“Stakeholder Dialogue between Sustainability Science and Society “– this was the topic of the third synergy workshop organised by the SURE Facilitation and Synthesis Research Project on 2nd December 2021. SURE is a funding priority of the Federal Ministry of Education and Research, which focuses on research for sustainability (FONA strategy). The funded SURE collaborative projects have set themselves the task of developing concepts and solutions for sustainable urban and regional development in Southeast Asia and China.
Around 45 SURE researchers from Germany and the Asian partner countries took part in the online workshop and discussed challenges and opportunities how to incorporate stakeholder involvement methods and practices in their research projects and how they understand stakeholder dialogues between science and society.
To kick off the event, Dr Franziska Ehnert and Martin Krekeler gave lectures on best practice examples and current concepts of stakeholder participation. Scientific and practical perspectives on how to shape stakeholder dialogues between science and society as “co-creation” processes were presented and discussed.
In the second half of the workshop, the Build4People team, represented by the overall coordinator Dr Michael Waibel and by Dr Anke Blöbaum, leader of WP#1 “Behaviour Change”, introduced about Build4People’s methods and approaches for designing stakeholder involvement” and also mentioned about Build4People’s success and failure stories in this regard.
This was followed by a vivid open discussion among all participants covering several topics. For example, it was agreed upon that co-creation is an added value itself in the process which also deserves scientific analysis. It was also agreed upon, that the facilitation of transition experiments are already significant interventions.
It was also intensively debated on how to avoid the prevalent silo mentalities among local cooperation partners. In this context, the introduction of new innovative cross-cutting institutions (such as competence centres) or the use of new online tools (such as concept or miro boards) were discussed as adequate instruments for transparent digital information sharing across different stakeholder groups. In addition, it was highlighted that is important to create win-win situations among local stakeholders, to enable them to lower their transaction costs, to convince them to share relevant data, for example.
Furthermore, it was discussed that the co-creation of urban development requires resources (time and funding) for civil society stakeholders to really empower them. It was also mentioned about the dilemma, that the most powerful local stakeholders usually have the least of time to join dialogue-orientated multi-stakeholder formats.
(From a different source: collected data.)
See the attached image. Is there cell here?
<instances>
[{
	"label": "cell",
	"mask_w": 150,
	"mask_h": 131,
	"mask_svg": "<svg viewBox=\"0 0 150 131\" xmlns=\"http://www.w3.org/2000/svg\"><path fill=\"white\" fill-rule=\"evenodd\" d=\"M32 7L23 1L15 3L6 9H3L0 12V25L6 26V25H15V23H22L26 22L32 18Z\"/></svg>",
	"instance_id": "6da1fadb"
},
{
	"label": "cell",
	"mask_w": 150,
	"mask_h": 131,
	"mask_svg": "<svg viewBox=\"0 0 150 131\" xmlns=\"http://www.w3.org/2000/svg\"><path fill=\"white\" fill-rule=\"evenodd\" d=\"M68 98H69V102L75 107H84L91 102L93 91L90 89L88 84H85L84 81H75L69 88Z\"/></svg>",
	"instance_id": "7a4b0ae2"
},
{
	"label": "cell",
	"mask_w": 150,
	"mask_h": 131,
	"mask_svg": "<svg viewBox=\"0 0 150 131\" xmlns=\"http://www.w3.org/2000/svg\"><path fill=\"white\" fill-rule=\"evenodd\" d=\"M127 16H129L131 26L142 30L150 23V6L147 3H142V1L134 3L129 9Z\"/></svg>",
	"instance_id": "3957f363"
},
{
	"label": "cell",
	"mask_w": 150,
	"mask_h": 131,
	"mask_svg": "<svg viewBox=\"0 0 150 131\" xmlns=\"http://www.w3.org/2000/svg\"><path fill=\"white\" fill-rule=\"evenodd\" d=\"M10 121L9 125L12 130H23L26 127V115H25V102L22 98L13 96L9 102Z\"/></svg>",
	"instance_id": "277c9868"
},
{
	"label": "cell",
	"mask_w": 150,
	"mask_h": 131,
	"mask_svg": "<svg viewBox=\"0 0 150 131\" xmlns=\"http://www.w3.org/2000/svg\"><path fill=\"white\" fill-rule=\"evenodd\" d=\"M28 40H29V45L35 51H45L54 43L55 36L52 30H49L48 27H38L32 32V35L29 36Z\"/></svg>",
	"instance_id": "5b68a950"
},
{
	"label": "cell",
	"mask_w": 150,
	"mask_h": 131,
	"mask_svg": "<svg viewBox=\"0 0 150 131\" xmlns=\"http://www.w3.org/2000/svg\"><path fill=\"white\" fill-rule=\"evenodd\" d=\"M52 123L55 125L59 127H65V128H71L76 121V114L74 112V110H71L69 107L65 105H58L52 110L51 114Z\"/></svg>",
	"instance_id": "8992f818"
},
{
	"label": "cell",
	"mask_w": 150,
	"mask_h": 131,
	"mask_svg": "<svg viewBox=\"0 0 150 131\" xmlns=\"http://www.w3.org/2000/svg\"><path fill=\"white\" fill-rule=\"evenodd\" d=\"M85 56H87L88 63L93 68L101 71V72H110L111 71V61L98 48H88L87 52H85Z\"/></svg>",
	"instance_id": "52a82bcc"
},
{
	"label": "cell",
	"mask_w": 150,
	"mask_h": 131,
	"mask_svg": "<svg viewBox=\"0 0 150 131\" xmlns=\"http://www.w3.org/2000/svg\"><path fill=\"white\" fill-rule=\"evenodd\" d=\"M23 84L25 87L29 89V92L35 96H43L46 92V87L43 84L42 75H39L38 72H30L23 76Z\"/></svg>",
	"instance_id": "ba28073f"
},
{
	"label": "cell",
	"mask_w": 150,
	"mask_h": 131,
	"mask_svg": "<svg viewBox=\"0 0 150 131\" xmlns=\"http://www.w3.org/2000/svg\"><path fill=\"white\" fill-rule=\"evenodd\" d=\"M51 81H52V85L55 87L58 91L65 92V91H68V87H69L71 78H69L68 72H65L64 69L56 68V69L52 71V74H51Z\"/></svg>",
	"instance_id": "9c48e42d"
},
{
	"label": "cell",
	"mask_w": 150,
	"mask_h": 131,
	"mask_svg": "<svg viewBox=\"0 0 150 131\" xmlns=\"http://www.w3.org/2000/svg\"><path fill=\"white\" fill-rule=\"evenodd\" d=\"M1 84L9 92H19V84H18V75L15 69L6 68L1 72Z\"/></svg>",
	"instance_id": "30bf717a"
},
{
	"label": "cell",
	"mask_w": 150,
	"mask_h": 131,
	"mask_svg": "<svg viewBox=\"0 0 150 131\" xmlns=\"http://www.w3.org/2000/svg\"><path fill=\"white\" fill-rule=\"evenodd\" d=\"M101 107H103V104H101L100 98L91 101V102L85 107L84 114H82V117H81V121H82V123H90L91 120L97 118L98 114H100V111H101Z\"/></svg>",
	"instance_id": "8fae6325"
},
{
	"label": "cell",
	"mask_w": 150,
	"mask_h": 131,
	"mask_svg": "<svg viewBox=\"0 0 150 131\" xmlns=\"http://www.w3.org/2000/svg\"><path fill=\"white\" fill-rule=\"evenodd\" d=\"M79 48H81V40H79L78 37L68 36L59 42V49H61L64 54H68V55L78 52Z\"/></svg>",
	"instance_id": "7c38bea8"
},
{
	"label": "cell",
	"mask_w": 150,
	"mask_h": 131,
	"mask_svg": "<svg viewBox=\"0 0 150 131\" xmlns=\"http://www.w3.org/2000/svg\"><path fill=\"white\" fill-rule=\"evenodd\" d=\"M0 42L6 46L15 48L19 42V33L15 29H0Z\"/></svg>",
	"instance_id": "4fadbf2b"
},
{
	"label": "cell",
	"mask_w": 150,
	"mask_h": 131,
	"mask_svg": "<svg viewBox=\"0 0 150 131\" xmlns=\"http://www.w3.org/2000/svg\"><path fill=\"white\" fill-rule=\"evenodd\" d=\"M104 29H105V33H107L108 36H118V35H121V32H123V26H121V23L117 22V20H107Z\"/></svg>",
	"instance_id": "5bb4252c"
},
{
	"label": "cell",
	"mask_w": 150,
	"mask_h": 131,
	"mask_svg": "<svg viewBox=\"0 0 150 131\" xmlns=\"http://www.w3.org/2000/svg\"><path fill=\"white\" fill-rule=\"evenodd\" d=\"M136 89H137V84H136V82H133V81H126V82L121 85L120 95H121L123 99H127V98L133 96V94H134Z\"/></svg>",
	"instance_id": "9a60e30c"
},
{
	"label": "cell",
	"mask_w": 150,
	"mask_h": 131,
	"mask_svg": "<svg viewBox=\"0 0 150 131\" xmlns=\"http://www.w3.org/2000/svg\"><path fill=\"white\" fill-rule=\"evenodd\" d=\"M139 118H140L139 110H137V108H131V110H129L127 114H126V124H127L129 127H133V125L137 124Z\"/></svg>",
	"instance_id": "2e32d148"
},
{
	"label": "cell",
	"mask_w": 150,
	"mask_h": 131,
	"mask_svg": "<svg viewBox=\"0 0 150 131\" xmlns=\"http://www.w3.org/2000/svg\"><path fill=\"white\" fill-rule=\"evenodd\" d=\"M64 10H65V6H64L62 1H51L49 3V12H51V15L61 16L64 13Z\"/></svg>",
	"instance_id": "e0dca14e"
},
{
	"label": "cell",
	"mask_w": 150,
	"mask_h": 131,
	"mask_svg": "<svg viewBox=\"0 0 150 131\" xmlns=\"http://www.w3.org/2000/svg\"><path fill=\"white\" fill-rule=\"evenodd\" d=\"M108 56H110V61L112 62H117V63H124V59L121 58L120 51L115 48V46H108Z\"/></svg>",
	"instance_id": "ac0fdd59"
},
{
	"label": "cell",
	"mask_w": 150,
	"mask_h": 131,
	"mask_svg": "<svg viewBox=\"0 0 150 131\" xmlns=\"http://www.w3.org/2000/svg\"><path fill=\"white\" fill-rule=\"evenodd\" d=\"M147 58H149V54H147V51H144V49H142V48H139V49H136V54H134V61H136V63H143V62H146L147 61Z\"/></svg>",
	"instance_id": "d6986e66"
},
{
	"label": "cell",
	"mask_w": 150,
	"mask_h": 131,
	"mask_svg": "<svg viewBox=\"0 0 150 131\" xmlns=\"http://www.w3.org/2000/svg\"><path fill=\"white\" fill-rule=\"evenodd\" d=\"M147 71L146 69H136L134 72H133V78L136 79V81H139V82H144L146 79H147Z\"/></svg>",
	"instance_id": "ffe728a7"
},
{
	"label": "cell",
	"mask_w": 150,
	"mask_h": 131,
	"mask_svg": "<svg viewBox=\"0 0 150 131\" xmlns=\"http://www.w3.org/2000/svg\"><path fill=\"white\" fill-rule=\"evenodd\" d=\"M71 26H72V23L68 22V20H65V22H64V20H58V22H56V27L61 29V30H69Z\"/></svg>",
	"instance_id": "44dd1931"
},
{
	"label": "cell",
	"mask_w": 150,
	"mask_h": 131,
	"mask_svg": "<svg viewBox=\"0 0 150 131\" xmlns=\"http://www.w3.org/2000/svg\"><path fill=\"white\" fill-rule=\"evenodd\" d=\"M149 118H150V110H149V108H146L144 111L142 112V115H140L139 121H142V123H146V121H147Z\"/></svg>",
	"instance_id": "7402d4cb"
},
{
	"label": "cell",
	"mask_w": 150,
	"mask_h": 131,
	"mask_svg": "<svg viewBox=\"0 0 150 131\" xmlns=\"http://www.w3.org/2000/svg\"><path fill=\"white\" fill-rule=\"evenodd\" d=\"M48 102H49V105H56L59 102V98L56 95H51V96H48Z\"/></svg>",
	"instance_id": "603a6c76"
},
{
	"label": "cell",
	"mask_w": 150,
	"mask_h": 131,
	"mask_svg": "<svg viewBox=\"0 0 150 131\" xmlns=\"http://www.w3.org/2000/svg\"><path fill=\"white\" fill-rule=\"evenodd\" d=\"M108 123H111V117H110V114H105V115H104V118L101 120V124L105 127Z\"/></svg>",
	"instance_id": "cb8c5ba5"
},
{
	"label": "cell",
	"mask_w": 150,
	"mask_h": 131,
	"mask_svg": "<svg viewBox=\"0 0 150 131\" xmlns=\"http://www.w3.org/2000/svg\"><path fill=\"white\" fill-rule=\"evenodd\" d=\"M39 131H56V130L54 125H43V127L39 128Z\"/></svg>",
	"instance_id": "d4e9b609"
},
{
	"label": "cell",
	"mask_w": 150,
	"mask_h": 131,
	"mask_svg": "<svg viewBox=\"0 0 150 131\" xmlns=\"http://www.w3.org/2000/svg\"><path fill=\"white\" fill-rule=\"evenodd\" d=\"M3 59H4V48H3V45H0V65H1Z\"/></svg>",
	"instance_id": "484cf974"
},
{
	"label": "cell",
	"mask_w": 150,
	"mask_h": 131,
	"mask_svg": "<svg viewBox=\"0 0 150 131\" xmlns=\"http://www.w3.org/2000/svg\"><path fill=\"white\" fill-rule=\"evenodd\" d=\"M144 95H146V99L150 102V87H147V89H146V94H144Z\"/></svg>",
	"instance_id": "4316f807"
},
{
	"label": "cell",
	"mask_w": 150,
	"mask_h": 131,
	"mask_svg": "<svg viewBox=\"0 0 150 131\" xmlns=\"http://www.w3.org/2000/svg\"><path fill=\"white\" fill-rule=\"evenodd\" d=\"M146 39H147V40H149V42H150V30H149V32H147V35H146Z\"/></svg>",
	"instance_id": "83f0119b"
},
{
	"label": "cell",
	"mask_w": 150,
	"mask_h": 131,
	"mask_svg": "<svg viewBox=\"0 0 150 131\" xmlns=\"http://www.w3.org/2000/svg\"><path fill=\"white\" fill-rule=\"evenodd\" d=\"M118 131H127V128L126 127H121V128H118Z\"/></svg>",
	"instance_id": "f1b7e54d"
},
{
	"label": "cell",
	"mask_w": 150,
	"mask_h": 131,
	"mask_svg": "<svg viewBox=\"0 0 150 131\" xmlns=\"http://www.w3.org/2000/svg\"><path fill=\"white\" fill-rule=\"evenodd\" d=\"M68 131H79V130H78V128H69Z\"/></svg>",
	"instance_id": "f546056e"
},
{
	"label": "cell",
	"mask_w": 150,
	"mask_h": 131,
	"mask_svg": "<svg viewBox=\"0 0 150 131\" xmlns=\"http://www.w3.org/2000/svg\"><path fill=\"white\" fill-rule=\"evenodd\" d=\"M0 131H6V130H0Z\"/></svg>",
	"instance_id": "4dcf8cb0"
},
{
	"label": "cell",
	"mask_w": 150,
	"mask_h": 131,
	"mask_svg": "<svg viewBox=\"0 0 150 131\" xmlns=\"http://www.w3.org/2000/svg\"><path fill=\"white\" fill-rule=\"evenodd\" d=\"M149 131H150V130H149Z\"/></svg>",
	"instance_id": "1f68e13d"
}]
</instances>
Finally, it was agreed upon that besides all digital formats the building-up of long-term social connections and personal friendships are a key success factor for all SURE projects.
Thanks to the digital orientation of real labs, workshops and trainings, stakeholder networks could even be further expanded despite the pandemic-related restrictions. The stakeholder dialogues made a particular contribution to building trust for a sustainable partnership. The participants, however, now hope for the possibility of personal exchanges in the near future. This is essential for the development of reliable partnership relations.